The Eastern Cape hinterlands spreadout before me

I made Grahamstown, my first stop, in good enough time and my course wasn’t too bad. On my initial flyover of the aerodrome I selected the wrong runway for my unmanned joining procedure, what this mumbo jumbo means there’s no-one on the ground to help you land, you fly a certain pattern while announcing on the radio to the entire aerodrome flying area what your intentions are. So I got my first one wrong as I misread the wind sock as I was jiggled about the cockpit like a stripper’s tits on singles night.

 

Arriving over Grahamstown

The second time around I got it right and lined myself up for my approach into one of the grass runways.

Then I noticed it. Small black dots on the runway, “Hmmm too small to be the game or animals that might be present” I thought to myself. Turns out the dots where a flock of Hadada Ibises know locally as Hadeedahs for their calls of haa-de-dah. I called them holyshitfucks as they took off right into my flight path. The thought of one or more of these sonabitches striking my plane was not a comforting idea. You see this would have turned my plane into more or less a rather pretty with rock with burgundy accents.

 

Grahamstown slipping away beneath me…

So I did a go around and decided to try my luck at a touch and go at Fort Beaufort, my second destination on my three leg tour of the Eastern Cape. I got my clearances from ATC (Air Traffic Control) got on my heading and relaxed for my trip further inland. Total time for this leg, 27 minutes. About 15 minutes into it I realize that I have a massive piss brewing. Oh no what will our hero do?? The Final leg back to PE is supposed to be 77 minutes in length!

Well I’ll just stop at Fort Beaufort! YAY! The day is sav…hmmm you know I haven’t heard from ATC for a bit. No chatter nothing.

Weird.

Try calling them and I get zilch. PANIC!!! Is the radio out!? Ok stay calm. I have Fort Beaufort in sight I make a blind call and come into land on a nice but bump grass strip.

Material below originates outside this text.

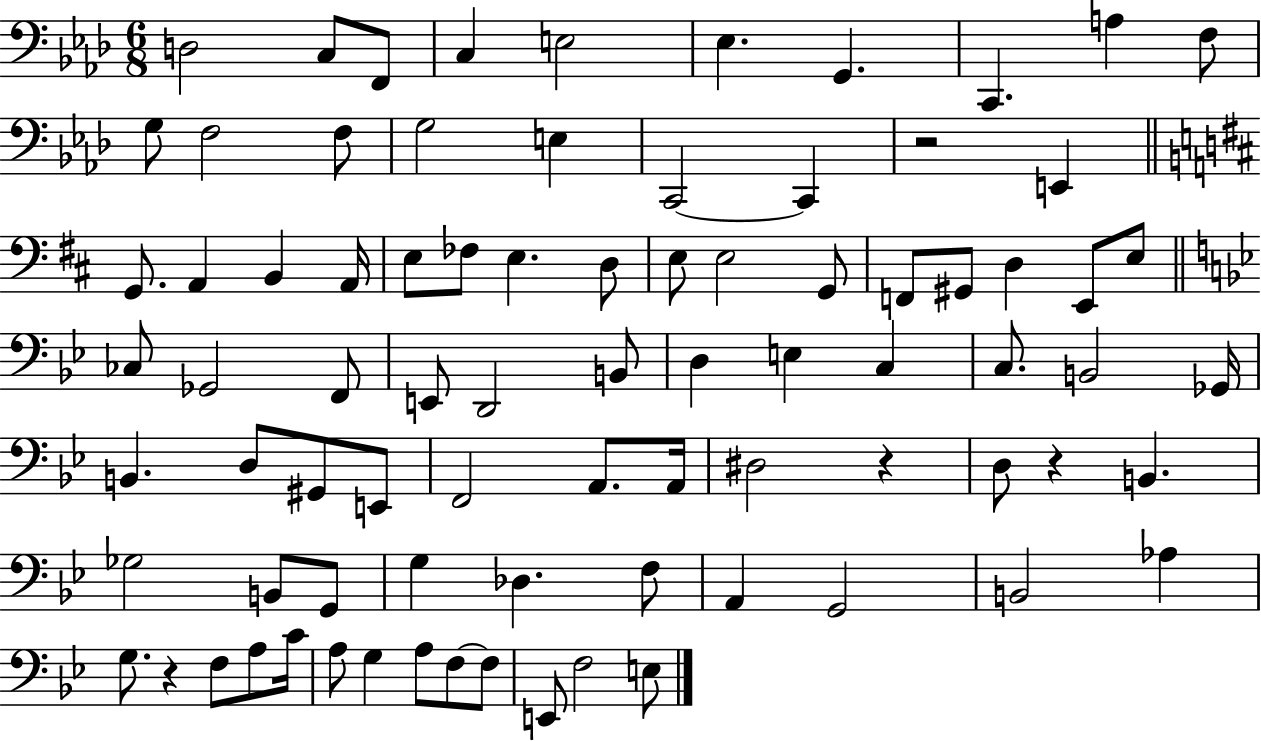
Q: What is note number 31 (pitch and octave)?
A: G#2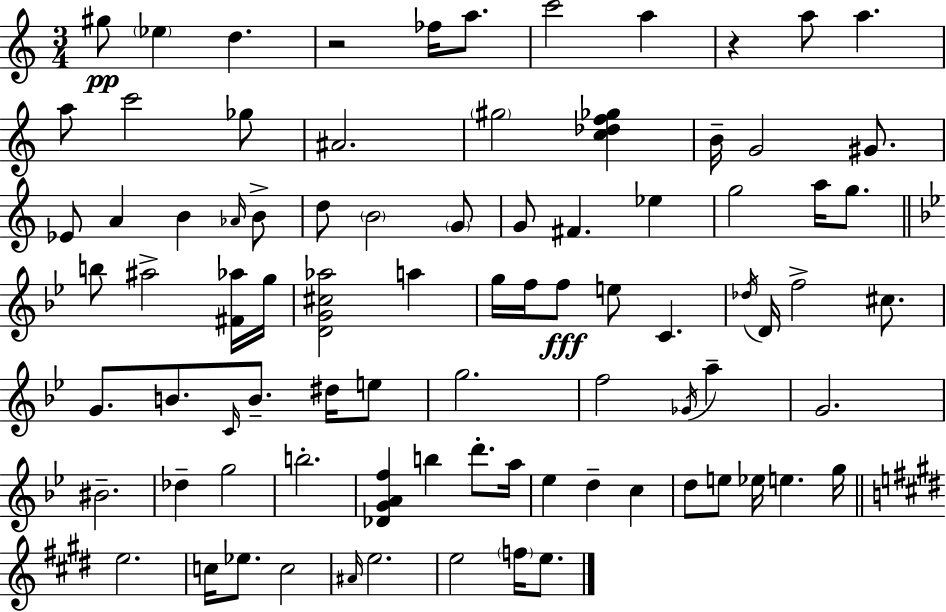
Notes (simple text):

G#5/e Eb5/q D5/q. R/h FES5/s A5/e. C6/h A5/q R/q A5/e A5/q. A5/e C6/h Gb5/e A#4/h. G#5/h [C5,Db5,F5,Gb5]/q B4/s G4/h G#4/e. Eb4/e A4/q B4/q Ab4/s B4/e D5/e B4/h G4/e G4/e F#4/q. Eb5/q G5/h A5/s G5/e. B5/e A#5/h [F#4,Ab5]/s G5/s [D4,G4,C#5,Ab5]/h A5/q G5/s F5/s F5/e E5/e C4/q. Db5/s D4/s F5/h C#5/e. G4/e. B4/e. C4/s B4/e. D#5/s E5/e G5/h. F5/h Gb4/s A5/q G4/h. BIS4/h. Db5/q G5/h B5/h. [Db4,G4,A4,F5]/q B5/q D6/e. A5/s Eb5/q D5/q C5/q D5/e E5/e Eb5/s E5/q. G5/s E5/h. C5/s Eb5/e. C5/h A#4/s E5/h. E5/h F5/s E5/e.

After 5 frantic minutes I get through to ATC in Cape Town and let them know I’m safe on the ground and they don’t have to send out a search and rescue team for a second time this week (not me, sadly the glider pilot died in the crash). I get my clearances and transponder “squawk” (my plane’s in-flight “ID” number). Now for some other business.

 

ZS-PAY on the ground in Fort Beaufort

TIME TO PEE! I conduct myself in a thoroughly professional manner by peeing on the side of the runway, look I’m the only soul for about 40 square kilometers, that’s a whole lot or little for you mile users so I don’t have to me modest.

Then my zip gets stuck.

 

Yours trully with his stuck zip, yes its gusting like fuck.

Now I’m behind schedule and my winkie might just pop out if I’m not careful…at least I didn’t go commando that day! Ah I’m flying alone so fuckit. I hope in do all my start up and engine run-ups. And finally fling my little plane down the runway and back into the wild blue wonder! Only to find that I still have no communications with ATC, ok I fault find while climbing to altitude. After about 10 minutes I get to 4500ft and regain communications. I breathe a sigh of relief which is short lived as it begins to dawn on me that while I was messing with my comms I have not been checking my heading, drift and other vital navigational things. PANIC!!! MY GOD I’M LOST! The last thing I want to do is broadcast this to the entire Eastern Cape so that ATC can give me a location fix. After a few brief moments where I was convinced I was having a mild stroke I regained my calm. I go back to the map I reset the directional indicator to the compass. I’m not lost!!

 

 

 

YAY!!!

 

I’ve been flying the right track all along, only I have a massive tail wind so my first position checkpoint that was supposed to take 20 minutes to get to took 10. I regain my position on my map and flew the rest of the way in.

 

The sweep of Algoa Bay, trully a sweet sight!

Once back in PE airspace I had to hold for 15 minutes as the local ATC brought in jet traffic. Heaven help me if I make a businessman late!!!

 

Circiling over the Swartkops river

I landed back in Port Elizabeth 3 hours later. I had 1 hour of fuel left in my tanks. By law if I had flown another 15 minutes I would have had to declare an emergency. But by God I had made it. I have crossed the Rubicon.